Leveling the Hunting Field

Lizanne Thomas is partner at Jones Day. This post is based on a Jones Day memorandum by Ms. Thomas. Related research from the Program on Corporate Governance includes Pre-Disclosure Accumulations by Activist Investors: Evidence and Policy by Lucian Bebchuk, Alon Brav, Robert J. Jackson Jr., and Wei Jiang, and The Law and Economics of Blockholder Disclosure by Lucian Bebchuk and Robert J. Jackson Jr. (discussed on the Forum here).

Like any predator, a wolf must carefully time its strike when pursuing prey. Certain species of shareholder activists operate under a similar imperative. Flawed disclosure rules in the United States give them an unfair advantage.

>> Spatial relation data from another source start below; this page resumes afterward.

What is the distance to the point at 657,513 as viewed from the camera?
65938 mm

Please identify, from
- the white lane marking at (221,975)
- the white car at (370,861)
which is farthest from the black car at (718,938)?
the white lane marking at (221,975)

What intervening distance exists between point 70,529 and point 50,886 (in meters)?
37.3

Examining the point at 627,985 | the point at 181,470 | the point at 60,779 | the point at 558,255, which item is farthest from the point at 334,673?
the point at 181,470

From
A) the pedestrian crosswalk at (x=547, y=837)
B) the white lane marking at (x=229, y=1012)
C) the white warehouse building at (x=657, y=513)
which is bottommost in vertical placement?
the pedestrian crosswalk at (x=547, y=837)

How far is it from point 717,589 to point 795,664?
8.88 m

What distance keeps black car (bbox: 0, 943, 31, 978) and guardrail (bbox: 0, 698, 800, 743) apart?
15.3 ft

A few years ago, hedge fund Pershing Square—which popped up on Oct. 9 with a 1.1 percent stake in coffee company Starbucks—went after retailer J.C. Penney. Along with its ally Vornado Realty, Pershing accumulated 11.6 million shares in August 2010, putting the fund just below a 5 percent effective ownership stake. That is the threshold that requires mandatory reporting to the Securities and Exchange Commission. Once crossed, the buyer must publicly disclose its stake within a leisurely 10-day window.

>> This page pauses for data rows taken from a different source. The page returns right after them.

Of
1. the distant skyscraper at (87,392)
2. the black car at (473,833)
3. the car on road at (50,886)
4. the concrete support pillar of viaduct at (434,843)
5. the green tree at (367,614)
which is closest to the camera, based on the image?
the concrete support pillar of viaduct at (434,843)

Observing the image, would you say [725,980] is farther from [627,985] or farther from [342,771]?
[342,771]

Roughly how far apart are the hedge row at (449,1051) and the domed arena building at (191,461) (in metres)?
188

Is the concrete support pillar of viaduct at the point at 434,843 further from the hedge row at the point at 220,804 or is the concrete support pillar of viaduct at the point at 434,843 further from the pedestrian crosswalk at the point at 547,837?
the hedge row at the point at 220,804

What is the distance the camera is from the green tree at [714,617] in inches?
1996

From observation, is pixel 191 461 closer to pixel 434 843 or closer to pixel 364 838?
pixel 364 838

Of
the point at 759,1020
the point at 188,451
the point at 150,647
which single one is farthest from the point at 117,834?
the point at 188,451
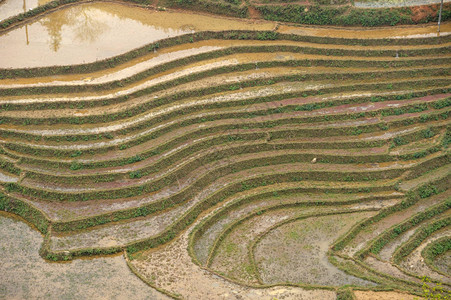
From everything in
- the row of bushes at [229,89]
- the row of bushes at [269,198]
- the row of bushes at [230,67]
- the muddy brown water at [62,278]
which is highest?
the row of bushes at [230,67]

The fund run by Bill Ackman used that window of darkness to amass more shares. Pershing and Vornado then stunned the retail world by announcing that they had jointly accumulated more than 26 percent of the department-store chain. They secured seats on the company’s board and subsequently forced out Penney’s chief executive.

The problem was that the insurgents had no elixir to cure the company’s ills. After an initial spike in the stock’s price, shares plummeted nearly 60 percent before the activist gave up in 2013. The chain has posted positive earnings in only two quarters during the past four years. And its tribulations largely date back to the tenure of Chief Executive Ron Johnson, who Ackman strongly backed for the job.

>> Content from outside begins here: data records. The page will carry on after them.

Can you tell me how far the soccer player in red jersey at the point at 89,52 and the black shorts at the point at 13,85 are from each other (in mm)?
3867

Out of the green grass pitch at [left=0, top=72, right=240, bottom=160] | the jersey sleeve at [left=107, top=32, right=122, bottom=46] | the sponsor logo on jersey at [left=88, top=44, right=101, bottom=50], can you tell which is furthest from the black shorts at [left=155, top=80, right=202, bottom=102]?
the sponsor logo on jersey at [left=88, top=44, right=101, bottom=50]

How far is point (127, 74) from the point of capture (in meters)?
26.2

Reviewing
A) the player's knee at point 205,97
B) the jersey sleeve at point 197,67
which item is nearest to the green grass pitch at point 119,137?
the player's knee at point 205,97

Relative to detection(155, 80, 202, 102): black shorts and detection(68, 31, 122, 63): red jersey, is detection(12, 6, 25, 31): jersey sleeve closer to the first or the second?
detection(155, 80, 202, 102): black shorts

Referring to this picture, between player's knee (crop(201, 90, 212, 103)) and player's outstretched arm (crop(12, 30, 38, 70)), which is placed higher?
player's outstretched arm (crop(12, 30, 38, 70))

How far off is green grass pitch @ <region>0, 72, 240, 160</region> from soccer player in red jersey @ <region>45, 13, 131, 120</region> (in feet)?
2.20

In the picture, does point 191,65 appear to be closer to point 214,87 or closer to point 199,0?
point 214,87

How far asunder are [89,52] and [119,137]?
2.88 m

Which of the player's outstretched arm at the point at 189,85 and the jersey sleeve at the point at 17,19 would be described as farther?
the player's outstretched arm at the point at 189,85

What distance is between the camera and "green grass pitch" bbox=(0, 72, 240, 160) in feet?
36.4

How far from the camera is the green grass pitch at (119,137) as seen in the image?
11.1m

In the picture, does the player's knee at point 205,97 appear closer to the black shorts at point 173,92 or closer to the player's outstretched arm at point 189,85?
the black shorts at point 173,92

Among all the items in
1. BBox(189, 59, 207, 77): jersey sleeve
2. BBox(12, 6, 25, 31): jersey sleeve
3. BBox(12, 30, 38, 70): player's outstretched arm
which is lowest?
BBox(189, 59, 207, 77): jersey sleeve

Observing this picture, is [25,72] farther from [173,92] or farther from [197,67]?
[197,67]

Penney’s ongoing decline shows that the problem with activist shareholders arrives not when the wolf is at the door, but when the wolf is in the window.

The 10-day reporting lag time, which exists under a provision called Schedule 13D, is an anachronism dating from the pre-internet world of banker’s boxes and snail mail. Activists often use those 10 days to accumulate greater ownership. Others skirt the filing entirely, with one estimate pegging deadline violators at roughly 10 percent, according to the Journal of Corporation Law. As with Pershing and Penney, the activists’ short-term gains often augur no benefit to any stakeholders other than themselves.

When the window is open, the lead activist—let’s call them the alpha wolf—not only accumulates a formidable stake, but often tips off other funds, effectively amassing a wolf pack. Together, they purchase shares to engineer opportunistic and often unsustainable stock-price increases. Sotheby’s suffered from a parallel maneuver in 2013. Botox maker Allergan was similarly targeted in 2014. The list goes on.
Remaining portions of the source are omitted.